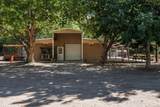 99 Molina Road - Photo 14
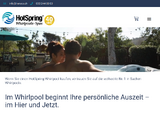 https://www.hewoo.ch
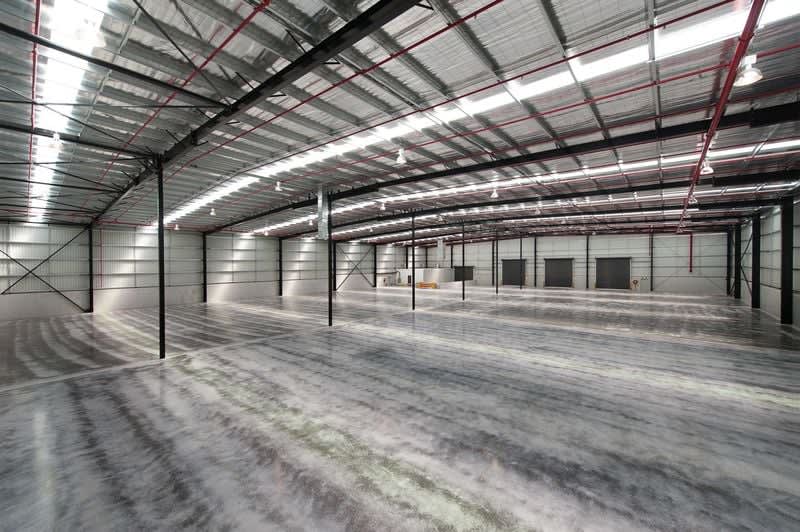 Click to view all images 1/7-17 Jordan Close Altona VIC 3018 - Image 3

Try it
The output has to match the data above line for line, except that pictures are dropped.

Response
 99 Molina Road - Photo 14
 https://www.hewoo.ch
 Click to view all images 1/7-17 Jordan Close Altona VIC 3018 - Image 3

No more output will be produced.